Li and Lu Medeiros both weigh in at 200 pounds and neither’s head reaches the shoulders of most showgirls on the Strip. Yet, every Thursday, Friday and Saturday night the sisters slip into full showgirl gear — fishnets, tassel bikini tops, feathers and all — to strip their Las Vegas audiences of their Las Vegas expectations.

Before the Zumanity show begins, in typical Cirque du Soleil fashion, cast members have fun with the audience. Warm-ups for the Medeiros’ characters, the Botero Sisters, include finding the lap of male audience members and serving them strawberries as juicy as the plentiful flesh their barely there costumes reveal.

The knee-jerk reaction of their prey usually inspires an uneasy shock, but the nervous gentlemen always manage to overcome their preconceived notions of what a Las Vegas performer should look and feel like.

"Oh, they clap, they yell, they hug us," said Lu, adding that sometimes spouses get in on the action. "We’re short and fat, but they look at us like real showgirls."

And why wouldn’t they? The sisters exude sex — and lots of it. "It doesn’t matter if you’re fat, or skinny or tall or short. If you feel sexy and beautiful, you will be sexy and beautiful," said Lu, the more talkative of the two.

The Medeiros sisters come from a long line (seven generations before them) of circus performers. Neither attended public schools. Instead, a circus tent took the place of a school and juggling and dance masters served as teachers. In their hometown of Sao Paulo, Brazil, the sisters didn’t have to endure taunting and teasing from schoolmates, but they paid their chastising dues professionally.

"It wasn’t easy. It was …," said Lu, 37, looking to Li to complete her thought. The younger sister by two years, took her cue. "They thought artists on stage are supposed to be skinny," she said.

Similar to the surprised, uneasy men they use as lounge chairs in Zumanity, their peers eventually warmed up when the sisters proved their juggling, clown comedy and dancing abilities. The rest of Brazil wasn’t so quick to embrace the ladies. In fact, the sisters say the United States, even silicone-saturated Las Vegas, provides a relief from the size discrimination exercised in their native country.

"It’s much better here," Li said. "They push people in Brazil to be skinny. They push. The TV, the magazines."

Her gripes about Brazil sound similar to those that plus-size women in the United States claim. But there’s one major difference: "They don’t have stores for big girls because they don’t want to support that. That’s why people have to be skinny," Li said.

The options in the United States may seem sparse, but the Medeiros’ feel they’ve found plus-size retail heaven here. When they traveled back to Brazil three years ago wearing their Torrid dresses and Victoria’s Secret lingerie at a shopping mall, full-figured women donning tent dresses stopped them, pleading for their shopping secrets. "Sorry," was their reply. "We bought it in Las Vegas."

Even the women who fit the thong bod prototype looked at the girls differently. "They don’t laugh at us," Li said. "The skinny girls looked at us like, ‘Oh my God, that’s nice’ because they don’t see that in Brazil."

The unfair treatment toward women of their size only makes the two more fond of the United States and less enthusiastic about visits home, where they can barely make headway with the public, let alone the media. Here, the two say they feel like sex symbols. And, as sex symbols in Las Vegas, their size may be different but one fascination remains.

"They always ask, ‘Are these real?’ " said Li of her ample bosom. "Can I touch?"

= = = =

TASK DETAILS> From the article about the Medeiros sisters, write out word for word the stretch from "Similar to the" through "their native country.". The entries that follow stand apart from the article about the Medeiros sisters.

INFORMATION PROVIDED>
= = = =

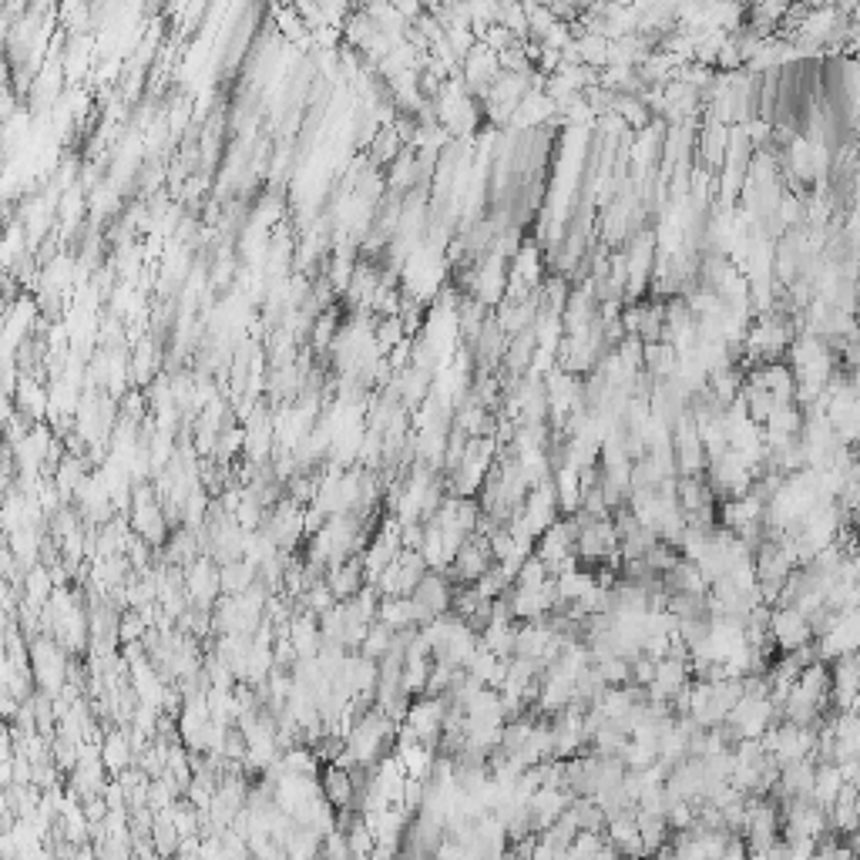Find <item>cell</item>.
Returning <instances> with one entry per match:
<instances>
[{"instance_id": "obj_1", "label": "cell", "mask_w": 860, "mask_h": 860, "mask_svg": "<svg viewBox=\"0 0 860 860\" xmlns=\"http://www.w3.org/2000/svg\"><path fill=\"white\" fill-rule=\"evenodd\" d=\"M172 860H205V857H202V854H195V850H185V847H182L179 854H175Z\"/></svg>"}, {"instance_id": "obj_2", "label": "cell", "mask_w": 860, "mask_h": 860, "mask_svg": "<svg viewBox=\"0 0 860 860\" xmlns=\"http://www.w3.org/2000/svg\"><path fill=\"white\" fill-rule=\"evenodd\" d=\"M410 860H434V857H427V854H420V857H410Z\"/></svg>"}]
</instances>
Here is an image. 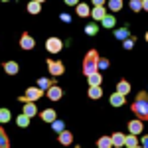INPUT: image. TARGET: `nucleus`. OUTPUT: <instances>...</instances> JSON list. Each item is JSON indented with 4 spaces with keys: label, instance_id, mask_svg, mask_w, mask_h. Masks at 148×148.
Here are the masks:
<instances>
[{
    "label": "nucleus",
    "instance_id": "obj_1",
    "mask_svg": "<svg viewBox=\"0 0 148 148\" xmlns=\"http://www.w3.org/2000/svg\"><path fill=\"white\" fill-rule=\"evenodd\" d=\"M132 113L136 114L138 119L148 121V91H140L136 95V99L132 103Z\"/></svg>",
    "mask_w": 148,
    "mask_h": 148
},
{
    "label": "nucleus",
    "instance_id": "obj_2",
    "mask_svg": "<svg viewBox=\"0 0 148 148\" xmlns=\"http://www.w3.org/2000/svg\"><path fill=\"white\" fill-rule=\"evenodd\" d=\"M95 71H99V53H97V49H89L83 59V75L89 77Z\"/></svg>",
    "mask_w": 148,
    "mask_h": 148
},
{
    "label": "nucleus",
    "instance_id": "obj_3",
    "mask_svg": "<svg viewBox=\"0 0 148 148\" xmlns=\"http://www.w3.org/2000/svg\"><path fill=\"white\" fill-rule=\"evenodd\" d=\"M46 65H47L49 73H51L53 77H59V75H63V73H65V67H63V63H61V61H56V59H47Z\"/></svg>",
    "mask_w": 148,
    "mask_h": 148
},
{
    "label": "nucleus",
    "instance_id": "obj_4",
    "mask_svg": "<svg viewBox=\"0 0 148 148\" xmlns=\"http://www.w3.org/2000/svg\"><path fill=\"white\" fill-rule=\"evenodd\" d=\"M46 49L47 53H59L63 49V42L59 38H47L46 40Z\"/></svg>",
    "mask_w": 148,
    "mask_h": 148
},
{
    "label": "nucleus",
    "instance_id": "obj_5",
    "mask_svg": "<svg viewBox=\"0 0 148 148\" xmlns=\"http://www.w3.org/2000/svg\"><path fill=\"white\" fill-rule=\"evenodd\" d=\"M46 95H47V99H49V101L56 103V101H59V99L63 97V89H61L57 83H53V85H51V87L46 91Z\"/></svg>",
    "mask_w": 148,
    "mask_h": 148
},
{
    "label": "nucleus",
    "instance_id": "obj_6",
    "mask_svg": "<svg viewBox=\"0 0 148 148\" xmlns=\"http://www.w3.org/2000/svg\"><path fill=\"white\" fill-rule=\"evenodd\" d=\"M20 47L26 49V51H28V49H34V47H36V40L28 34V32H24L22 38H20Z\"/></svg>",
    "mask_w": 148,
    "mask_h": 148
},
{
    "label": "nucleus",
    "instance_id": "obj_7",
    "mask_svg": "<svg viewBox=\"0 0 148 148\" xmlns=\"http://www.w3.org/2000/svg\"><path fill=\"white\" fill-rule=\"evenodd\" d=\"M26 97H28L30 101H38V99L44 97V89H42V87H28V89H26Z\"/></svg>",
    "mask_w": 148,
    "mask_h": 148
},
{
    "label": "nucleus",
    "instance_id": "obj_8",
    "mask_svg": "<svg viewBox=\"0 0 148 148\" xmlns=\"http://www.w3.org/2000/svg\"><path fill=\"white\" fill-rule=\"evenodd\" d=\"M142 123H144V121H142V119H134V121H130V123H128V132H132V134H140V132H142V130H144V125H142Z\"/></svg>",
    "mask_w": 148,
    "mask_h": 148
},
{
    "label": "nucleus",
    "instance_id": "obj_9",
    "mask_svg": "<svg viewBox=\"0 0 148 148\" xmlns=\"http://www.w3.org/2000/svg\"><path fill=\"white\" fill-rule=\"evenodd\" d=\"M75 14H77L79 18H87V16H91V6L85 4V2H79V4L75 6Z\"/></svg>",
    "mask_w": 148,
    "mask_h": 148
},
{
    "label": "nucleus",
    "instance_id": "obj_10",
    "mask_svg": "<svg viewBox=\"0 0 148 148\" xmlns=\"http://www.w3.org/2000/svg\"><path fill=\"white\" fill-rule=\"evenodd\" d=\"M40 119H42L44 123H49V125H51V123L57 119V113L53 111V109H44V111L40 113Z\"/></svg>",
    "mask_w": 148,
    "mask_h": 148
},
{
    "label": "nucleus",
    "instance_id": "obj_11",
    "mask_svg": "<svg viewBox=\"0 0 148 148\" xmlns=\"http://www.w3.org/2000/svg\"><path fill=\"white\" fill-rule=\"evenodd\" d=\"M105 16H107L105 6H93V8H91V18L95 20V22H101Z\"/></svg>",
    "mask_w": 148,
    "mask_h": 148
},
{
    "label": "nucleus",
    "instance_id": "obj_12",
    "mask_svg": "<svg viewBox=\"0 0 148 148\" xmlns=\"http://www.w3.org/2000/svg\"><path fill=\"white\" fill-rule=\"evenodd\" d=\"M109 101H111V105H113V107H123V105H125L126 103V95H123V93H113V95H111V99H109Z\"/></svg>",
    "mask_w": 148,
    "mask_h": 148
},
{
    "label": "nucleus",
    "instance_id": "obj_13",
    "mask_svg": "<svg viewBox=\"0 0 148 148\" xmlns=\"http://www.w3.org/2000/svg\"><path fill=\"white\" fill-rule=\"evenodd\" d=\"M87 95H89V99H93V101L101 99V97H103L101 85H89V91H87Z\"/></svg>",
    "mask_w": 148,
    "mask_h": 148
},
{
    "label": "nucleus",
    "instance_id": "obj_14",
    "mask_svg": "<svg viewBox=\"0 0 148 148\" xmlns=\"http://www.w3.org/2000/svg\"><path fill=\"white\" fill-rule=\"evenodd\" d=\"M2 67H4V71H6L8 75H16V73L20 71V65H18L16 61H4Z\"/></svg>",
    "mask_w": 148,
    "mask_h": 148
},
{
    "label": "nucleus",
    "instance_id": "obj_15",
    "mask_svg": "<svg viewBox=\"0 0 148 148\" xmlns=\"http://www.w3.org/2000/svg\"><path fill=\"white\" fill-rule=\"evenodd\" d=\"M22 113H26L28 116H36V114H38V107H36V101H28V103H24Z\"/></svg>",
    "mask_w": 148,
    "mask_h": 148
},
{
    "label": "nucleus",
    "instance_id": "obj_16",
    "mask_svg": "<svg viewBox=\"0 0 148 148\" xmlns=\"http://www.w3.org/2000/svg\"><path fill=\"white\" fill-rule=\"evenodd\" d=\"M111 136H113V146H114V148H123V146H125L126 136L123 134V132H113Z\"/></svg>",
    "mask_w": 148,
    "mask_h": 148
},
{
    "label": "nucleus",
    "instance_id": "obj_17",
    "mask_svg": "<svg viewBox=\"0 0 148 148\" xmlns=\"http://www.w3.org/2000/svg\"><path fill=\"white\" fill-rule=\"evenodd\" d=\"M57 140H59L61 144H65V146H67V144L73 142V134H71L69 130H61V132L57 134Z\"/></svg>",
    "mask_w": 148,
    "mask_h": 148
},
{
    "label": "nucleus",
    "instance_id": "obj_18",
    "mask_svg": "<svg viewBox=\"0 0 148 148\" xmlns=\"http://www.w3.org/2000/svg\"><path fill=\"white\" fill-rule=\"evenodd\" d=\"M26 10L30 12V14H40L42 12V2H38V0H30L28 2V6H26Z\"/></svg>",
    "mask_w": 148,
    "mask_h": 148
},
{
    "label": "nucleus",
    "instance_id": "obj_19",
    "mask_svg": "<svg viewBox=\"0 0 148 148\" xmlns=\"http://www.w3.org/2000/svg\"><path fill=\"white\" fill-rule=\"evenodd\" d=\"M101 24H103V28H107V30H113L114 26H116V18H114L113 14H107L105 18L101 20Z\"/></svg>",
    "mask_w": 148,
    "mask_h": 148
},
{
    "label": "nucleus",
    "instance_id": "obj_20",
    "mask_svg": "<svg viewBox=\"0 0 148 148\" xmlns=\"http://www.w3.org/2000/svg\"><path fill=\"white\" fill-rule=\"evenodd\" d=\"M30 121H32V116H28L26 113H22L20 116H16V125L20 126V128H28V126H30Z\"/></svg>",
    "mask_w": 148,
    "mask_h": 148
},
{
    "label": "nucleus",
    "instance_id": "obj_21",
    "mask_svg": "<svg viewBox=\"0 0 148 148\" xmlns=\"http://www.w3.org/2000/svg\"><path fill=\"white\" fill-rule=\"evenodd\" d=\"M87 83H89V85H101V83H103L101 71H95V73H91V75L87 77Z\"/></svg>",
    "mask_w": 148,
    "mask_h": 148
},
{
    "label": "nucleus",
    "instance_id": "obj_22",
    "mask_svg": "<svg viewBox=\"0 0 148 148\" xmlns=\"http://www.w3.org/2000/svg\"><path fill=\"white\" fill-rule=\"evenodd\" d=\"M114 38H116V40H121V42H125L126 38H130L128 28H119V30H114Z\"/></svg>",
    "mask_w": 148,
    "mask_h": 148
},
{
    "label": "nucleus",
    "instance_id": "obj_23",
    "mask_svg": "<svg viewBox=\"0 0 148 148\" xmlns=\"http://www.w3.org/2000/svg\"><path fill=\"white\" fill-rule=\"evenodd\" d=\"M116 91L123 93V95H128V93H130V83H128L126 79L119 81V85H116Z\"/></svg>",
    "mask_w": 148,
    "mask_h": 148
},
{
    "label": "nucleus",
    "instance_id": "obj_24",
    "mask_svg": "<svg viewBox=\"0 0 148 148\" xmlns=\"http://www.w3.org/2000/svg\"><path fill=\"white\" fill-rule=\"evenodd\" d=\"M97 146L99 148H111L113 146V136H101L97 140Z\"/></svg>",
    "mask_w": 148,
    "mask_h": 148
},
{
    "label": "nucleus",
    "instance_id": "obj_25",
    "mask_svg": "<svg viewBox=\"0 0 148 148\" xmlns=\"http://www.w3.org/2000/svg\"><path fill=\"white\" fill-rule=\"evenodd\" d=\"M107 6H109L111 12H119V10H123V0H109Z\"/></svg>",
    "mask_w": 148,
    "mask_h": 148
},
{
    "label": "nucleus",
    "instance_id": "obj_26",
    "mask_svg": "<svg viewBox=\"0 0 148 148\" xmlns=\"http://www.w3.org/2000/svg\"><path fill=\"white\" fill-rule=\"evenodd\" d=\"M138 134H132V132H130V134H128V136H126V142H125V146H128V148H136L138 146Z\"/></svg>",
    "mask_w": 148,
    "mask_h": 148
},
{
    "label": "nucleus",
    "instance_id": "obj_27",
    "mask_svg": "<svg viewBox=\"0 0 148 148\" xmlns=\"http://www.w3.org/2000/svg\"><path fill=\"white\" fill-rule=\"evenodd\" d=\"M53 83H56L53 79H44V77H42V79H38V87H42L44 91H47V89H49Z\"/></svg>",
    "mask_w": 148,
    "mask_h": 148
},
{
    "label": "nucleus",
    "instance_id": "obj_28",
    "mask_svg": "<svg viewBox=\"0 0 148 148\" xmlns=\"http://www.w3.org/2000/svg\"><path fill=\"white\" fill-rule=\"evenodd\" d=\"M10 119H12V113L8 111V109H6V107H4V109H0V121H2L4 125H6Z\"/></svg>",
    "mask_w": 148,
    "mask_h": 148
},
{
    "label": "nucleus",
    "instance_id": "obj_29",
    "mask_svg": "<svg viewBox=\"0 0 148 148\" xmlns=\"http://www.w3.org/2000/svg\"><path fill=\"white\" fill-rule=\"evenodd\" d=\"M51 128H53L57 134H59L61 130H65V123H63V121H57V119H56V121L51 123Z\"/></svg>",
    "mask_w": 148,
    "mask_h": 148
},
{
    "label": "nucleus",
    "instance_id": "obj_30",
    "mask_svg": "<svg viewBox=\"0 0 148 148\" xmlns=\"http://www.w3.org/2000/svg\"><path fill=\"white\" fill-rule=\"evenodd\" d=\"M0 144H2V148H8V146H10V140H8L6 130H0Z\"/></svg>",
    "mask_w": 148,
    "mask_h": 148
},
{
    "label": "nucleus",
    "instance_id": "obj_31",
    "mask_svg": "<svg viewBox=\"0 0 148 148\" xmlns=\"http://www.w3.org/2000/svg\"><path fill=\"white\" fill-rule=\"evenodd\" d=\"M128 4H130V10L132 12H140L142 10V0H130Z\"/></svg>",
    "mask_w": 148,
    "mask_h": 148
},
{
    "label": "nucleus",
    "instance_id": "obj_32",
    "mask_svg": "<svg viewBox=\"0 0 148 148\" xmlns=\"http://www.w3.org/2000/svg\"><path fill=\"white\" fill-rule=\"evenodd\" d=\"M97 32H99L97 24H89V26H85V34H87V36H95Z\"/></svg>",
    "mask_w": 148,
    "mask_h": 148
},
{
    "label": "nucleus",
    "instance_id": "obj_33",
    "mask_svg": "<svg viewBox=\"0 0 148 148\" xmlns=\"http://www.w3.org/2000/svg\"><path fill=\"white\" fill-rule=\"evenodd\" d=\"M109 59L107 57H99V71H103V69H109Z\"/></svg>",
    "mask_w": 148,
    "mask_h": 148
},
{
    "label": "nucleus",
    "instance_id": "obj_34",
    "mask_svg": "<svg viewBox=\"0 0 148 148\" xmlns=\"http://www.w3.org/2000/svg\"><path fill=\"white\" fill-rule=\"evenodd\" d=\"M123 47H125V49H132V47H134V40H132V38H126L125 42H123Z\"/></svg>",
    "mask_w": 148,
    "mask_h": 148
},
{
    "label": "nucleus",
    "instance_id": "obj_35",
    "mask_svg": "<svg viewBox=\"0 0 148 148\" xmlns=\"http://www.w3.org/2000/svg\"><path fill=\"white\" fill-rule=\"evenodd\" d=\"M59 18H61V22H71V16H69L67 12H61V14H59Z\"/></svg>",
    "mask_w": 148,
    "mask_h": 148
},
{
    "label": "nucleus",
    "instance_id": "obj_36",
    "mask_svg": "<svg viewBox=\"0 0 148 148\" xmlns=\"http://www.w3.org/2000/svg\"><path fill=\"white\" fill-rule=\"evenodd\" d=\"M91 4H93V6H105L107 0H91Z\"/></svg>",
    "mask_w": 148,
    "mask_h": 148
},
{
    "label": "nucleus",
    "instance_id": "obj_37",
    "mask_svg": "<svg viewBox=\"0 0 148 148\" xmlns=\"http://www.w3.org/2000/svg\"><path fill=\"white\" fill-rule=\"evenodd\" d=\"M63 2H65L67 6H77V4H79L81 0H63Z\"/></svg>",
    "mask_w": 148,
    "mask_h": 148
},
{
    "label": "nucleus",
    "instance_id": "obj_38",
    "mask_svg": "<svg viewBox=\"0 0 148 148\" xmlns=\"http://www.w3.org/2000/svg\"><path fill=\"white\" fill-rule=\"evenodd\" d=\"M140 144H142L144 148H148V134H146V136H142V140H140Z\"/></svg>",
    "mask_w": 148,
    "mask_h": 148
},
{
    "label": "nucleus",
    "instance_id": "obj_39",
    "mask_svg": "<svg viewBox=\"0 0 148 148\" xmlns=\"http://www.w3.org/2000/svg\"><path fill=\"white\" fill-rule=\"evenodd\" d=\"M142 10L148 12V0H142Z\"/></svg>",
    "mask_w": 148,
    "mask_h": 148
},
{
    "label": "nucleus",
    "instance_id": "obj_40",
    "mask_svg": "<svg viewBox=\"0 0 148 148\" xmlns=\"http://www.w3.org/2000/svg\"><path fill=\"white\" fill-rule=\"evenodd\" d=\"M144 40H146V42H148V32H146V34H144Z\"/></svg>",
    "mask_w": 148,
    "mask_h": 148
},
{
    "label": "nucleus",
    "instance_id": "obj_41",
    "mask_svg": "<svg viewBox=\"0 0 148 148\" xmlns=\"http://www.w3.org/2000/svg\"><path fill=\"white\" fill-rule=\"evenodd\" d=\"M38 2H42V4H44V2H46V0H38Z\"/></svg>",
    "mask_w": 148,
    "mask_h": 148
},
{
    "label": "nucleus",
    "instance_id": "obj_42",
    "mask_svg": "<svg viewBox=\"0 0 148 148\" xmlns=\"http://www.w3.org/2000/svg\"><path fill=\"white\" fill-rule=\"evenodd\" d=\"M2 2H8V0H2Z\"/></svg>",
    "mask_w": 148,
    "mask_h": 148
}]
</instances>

= = = =

ANSWER IN FULL>
Similar to the surprised, uneasy men they use as lounge chairs in Zumanity, their peers eventually warmed up when the sisters proved their juggling, clown comedy and dancing abilities. The rest of Brazil wasn’t so quick to embrace the ladies. In fact, the sisters say the United States, even silicone-saturated Las Vegas, provides a relief from the size discrimination exercised in their native country.